A new bio-inspired battery membrane has enabled a battery with five times the capacity of the industry standard lithium-ion design to operate for the thousands of cycles required to power an electric car.
A network of aramid nanofibers, recycled from Kevlar, can enable lithium-sulfur batteries to overcome their Achilles’ heel of lifespan – the number of times they can be charged and discharged – a team has shown. from the University of Michigan.
“There are a number of reports claiming several hundred cycles for lithium-sulfur batteries, but this comes at the expense of other parameters: capacity, charge rate, resiliency and safety.
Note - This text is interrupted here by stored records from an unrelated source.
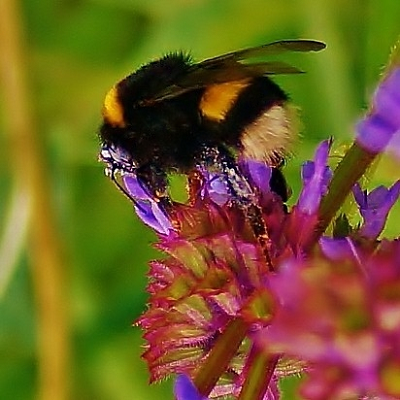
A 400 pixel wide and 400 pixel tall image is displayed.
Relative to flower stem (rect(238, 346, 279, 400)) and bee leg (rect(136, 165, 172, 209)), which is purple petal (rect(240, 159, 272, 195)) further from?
flower stem (rect(238, 346, 279, 400))

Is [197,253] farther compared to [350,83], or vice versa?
[350,83]

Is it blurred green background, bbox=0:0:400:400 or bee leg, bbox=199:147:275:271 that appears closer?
bee leg, bbox=199:147:275:271

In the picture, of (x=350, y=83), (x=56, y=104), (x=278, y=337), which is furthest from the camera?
(x=56, y=104)

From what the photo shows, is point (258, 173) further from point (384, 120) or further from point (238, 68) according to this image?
point (384, 120)

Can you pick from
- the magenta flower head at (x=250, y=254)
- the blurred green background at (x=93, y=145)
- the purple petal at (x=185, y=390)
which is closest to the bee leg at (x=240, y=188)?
the magenta flower head at (x=250, y=254)

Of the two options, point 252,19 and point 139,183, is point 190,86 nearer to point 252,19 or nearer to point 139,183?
point 139,183

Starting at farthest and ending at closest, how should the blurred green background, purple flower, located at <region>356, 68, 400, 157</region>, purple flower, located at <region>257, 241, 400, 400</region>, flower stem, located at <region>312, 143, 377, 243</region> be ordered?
the blurred green background < flower stem, located at <region>312, 143, 377, 243</region> < purple flower, located at <region>356, 68, 400, 157</region> < purple flower, located at <region>257, 241, 400, 400</region>

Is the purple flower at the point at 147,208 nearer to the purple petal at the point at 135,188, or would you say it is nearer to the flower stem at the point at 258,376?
the purple petal at the point at 135,188

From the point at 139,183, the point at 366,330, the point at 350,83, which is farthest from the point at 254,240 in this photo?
the point at 350,83

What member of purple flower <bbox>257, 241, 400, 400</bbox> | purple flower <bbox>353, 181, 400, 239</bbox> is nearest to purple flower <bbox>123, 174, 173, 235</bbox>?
purple flower <bbox>353, 181, 400, 239</bbox>
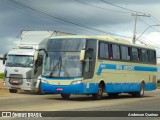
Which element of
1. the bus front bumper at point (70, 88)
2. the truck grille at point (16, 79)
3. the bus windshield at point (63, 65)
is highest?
the bus windshield at point (63, 65)

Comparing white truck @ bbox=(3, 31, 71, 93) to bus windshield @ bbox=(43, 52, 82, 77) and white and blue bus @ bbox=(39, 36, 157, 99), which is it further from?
bus windshield @ bbox=(43, 52, 82, 77)

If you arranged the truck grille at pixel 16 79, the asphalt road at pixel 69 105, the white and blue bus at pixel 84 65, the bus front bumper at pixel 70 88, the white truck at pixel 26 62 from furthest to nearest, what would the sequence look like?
the truck grille at pixel 16 79
the white truck at pixel 26 62
the white and blue bus at pixel 84 65
the bus front bumper at pixel 70 88
the asphalt road at pixel 69 105

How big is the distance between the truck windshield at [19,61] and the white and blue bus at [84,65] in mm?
4247

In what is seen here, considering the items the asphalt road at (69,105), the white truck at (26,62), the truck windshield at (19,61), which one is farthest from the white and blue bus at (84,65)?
the truck windshield at (19,61)

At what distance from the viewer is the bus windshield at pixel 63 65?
2647cm

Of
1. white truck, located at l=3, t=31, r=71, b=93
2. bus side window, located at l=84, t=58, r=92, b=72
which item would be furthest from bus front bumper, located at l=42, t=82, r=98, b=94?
white truck, located at l=3, t=31, r=71, b=93

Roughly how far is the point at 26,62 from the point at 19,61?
54 centimetres

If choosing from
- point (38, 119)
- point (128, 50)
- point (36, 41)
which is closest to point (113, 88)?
point (128, 50)

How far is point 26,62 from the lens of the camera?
1271 inches

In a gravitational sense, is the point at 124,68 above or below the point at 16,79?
above

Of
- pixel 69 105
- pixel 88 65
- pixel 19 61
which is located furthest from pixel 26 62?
pixel 69 105

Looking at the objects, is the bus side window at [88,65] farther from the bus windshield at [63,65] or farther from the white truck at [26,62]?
the white truck at [26,62]

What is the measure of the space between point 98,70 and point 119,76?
11.4 feet

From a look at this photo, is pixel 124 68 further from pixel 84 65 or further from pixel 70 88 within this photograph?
pixel 70 88
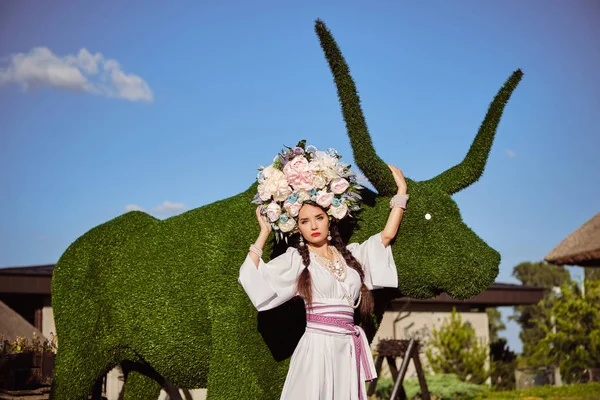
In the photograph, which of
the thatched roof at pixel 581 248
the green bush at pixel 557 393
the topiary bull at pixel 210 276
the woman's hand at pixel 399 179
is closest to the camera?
the topiary bull at pixel 210 276

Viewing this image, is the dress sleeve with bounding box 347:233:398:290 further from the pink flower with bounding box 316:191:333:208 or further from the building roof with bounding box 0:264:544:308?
the building roof with bounding box 0:264:544:308

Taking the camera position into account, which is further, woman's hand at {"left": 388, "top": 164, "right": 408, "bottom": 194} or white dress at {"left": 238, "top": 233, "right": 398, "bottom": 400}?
woman's hand at {"left": 388, "top": 164, "right": 408, "bottom": 194}

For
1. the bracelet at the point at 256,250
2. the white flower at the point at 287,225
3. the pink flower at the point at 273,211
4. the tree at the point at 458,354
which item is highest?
the pink flower at the point at 273,211

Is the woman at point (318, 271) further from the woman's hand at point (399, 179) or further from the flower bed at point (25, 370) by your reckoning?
the flower bed at point (25, 370)

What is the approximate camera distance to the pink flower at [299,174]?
456 centimetres

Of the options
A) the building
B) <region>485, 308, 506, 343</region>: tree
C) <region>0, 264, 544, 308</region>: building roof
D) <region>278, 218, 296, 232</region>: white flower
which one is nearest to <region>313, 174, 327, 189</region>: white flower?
<region>278, 218, 296, 232</region>: white flower

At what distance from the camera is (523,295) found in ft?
57.1

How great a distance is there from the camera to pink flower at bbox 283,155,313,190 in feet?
15.0

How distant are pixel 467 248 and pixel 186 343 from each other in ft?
6.61

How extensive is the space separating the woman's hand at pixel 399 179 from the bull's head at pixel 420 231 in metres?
0.04

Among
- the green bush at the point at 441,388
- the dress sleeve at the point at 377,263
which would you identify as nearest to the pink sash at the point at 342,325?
the dress sleeve at the point at 377,263

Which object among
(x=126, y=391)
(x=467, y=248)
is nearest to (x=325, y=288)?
(x=467, y=248)

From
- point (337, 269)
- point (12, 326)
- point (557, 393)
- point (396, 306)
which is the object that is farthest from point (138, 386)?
point (396, 306)

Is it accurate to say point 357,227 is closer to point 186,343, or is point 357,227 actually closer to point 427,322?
point 186,343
The challenge these days is to manufacture a battery that increases the cycle rate from the previous 10 cycles to hundreds of cycles and meets many other requirements, including cost,” said Nicholas Kotov, Irving Langmuir University Professor Emeritus of Chemical Sciences and Engineering , who directed the search.
“The biomimetic engineering of these batteries integrates two scales: molecular and nanometric. For the first time, we integrated the ion selectivity of cell membranes and the toughness of cartilage. Our integrated systems approach has allowed us to meet the great challenges of lithium-sulfur batteries.
Previously, his team relied on arrays of aramid nanofibers impregnated with an electrolyte gel to stop one of the main causes of short life cycles: dendrites that grow from electrode to electrode, piercing the diaphragm. The tenacity of the aramid fibers stops the dendrites.
But lithium-sulfur batteries have another problem: small molecules of lithium and sulfur form and flow to the lithium, attach themselves and reduce the capacity of the battery. The membrane was to allow lithium ions to flow from lithium to sulfur and vice versa, and to block lithium and sulfur particles, called lithium polysulphides. This ability is called ion selectivity.
“Inspired by biological ion channels, we designed lithium ion highways where lithium polysulfides cannot pass the tolls,” said Ahmet Emre, postdoctoral researcher in chemical engineering and co-first author of the paper in NatureCommunications.
At the start of the experiment, lithium polysulfides were only found on the left side of the battery cell, both for the industrial Celgard membrane (left) and for the UM aramid nanofiber membrane (at right). Credit: Ahmet Emre, Kotov Lab
Lithium ions and lithium polysulfides are similar in size, so it was not enough to block lithium polysulfides by creating small channels. Mimicking the pores of biological membranes, the UM researchers added electrical charge to the pores of the battery membrane.
They did this by exploiting the lithium polysulfides themselves: they stuck to the aramid nanofibers and their negative charges repelled the lithium polysulfide ions that continued to form at the sulfur electrode. . However, positively charged lithium ions could pass freely.
Half an hour later, the Celgard membrane (on the left) lets out lithium polysulphides. However, the UM membrane (right) completely blocks lithium polysulfides 96 hours later. Image credit: Ahmet Emre, Kotov Lab
“Achieving record levels for multiple parameters for multiple material properties is what is needed now for car batteries,” Kotov said. “It’s kind of similar to gymnastics for the Olympics – you have to be perfect all around, including the durability of their production.”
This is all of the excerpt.